[Questions about pictured scenes]
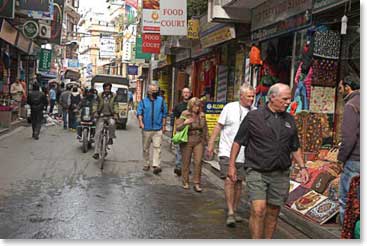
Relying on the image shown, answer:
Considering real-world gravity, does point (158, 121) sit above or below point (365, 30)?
below

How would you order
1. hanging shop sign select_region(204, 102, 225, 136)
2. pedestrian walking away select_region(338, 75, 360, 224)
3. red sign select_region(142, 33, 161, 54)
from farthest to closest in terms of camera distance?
red sign select_region(142, 33, 161, 54) < hanging shop sign select_region(204, 102, 225, 136) < pedestrian walking away select_region(338, 75, 360, 224)

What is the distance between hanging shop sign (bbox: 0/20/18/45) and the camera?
63.8ft

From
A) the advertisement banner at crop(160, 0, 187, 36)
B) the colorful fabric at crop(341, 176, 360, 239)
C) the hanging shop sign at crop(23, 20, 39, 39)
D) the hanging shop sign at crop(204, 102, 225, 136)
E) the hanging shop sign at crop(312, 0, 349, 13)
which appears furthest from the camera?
the hanging shop sign at crop(23, 20, 39, 39)

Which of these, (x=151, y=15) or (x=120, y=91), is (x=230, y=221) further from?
(x=120, y=91)

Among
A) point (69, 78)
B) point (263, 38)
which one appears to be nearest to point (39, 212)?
point (263, 38)

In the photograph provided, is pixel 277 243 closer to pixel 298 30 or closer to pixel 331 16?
pixel 331 16

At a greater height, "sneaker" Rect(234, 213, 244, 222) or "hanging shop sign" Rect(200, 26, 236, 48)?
"hanging shop sign" Rect(200, 26, 236, 48)

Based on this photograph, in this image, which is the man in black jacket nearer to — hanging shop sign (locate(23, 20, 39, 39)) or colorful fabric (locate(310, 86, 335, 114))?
hanging shop sign (locate(23, 20, 39, 39))

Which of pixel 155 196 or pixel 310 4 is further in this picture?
pixel 310 4

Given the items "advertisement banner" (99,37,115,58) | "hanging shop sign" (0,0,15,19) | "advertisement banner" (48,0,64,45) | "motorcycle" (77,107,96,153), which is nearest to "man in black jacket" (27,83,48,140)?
"hanging shop sign" (0,0,15,19)

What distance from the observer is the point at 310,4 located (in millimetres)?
10125

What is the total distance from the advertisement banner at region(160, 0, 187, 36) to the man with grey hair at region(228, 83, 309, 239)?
10.3 m

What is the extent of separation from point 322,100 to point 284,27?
2.35 meters

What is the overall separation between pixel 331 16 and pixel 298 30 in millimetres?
1316
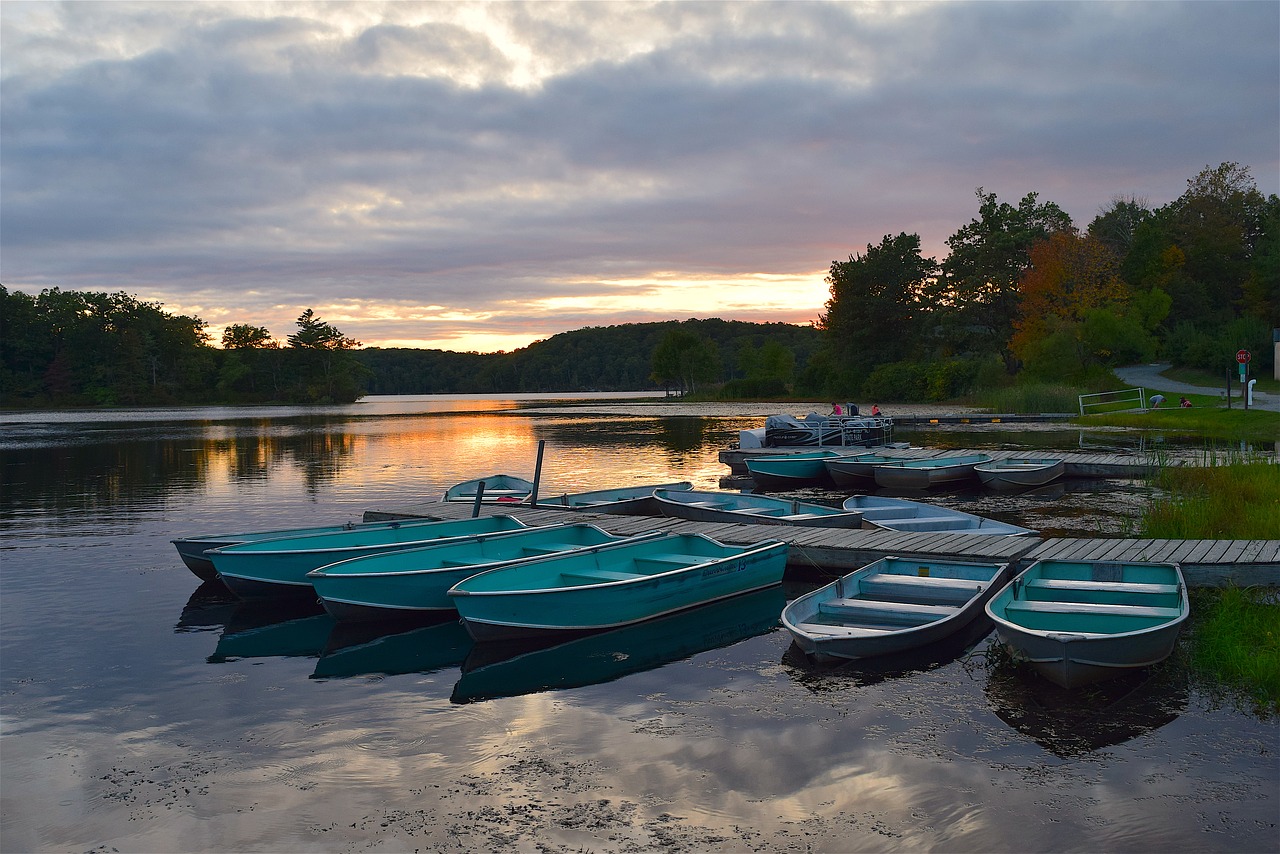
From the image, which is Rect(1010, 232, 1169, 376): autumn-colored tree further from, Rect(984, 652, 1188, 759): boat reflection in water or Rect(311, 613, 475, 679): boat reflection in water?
Rect(311, 613, 475, 679): boat reflection in water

### What the task asks:
Swap every "advertisement banner" in the listing for "billboard" and write the lines out again with nothing else changed. Omit the pictures from your answer.

### Result:
Relying on the image shown, answer:
Considering real-world gravity, does point (158, 121) sit above or below point (365, 30)?
below

How would you order
1. hanging shop sign select_region(204, 102, 225, 136)
2. pedestrian walking away select_region(338, 75, 360, 224)
3. red sign select_region(142, 33, 161, 54)
from farthest to closest in terms of camera distance?
red sign select_region(142, 33, 161, 54) < hanging shop sign select_region(204, 102, 225, 136) < pedestrian walking away select_region(338, 75, 360, 224)

What is the distance between hanging shop sign (bbox: 0/20/18/45) and the camera?
63.8ft

From
A) the billboard at crop(160, 0, 187, 36)
B) the colorful fabric at crop(341, 176, 360, 239)
C) the hanging shop sign at crop(23, 20, 39, 39)
D) the hanging shop sign at crop(204, 102, 225, 136)
E) the hanging shop sign at crop(312, 0, 349, 13)
which appears furthest from the camera?
the hanging shop sign at crop(23, 20, 39, 39)

Which of these, (x=151, y=15) or (x=120, y=91), is (x=230, y=221) further from?
(x=120, y=91)

Among
A) point (69, 78)
B) point (263, 38)
which one appears to be nearest to point (39, 212)?
point (263, 38)

In the photograph provided, is pixel 277 243 closer to pixel 298 30 or closer to pixel 331 16?
pixel 331 16

At a greater height, "sneaker" Rect(234, 213, 244, 222) or "hanging shop sign" Rect(200, 26, 236, 48)?
"hanging shop sign" Rect(200, 26, 236, 48)

Based on this photograph, in this image, which is the man in black jacket nearer to — hanging shop sign (locate(23, 20, 39, 39)) or colorful fabric (locate(310, 86, 335, 114))?
hanging shop sign (locate(23, 20, 39, 39))

Which of pixel 155 196 or pixel 310 4 is further in this picture?
pixel 310 4

Given the items "billboard" (99,37,115,58) | "hanging shop sign" (0,0,15,19) | "billboard" (48,0,64,45) | "motorcycle" (77,107,96,153), which is nearest to "man in black jacket" (27,83,48,140)?
"hanging shop sign" (0,0,15,19)

What distance from the observer is the point at 310,4 located (in millimetres)?
10125

What is the total distance from the billboard at region(160, 0, 187, 36) to the man with grey hair at region(228, 83, 309, 239)?
10.3 m

What is the extent of separation from point 322,100 to point 284,27?
2.35 meters

What is the overall separation between pixel 331 16 and pixel 298 30 in millimetres?
1316
From the image, which is Rect(1010, 232, 1169, 376): autumn-colored tree further from, Rect(984, 652, 1188, 759): boat reflection in water or Rect(311, 613, 475, 679): boat reflection in water?
Rect(311, 613, 475, 679): boat reflection in water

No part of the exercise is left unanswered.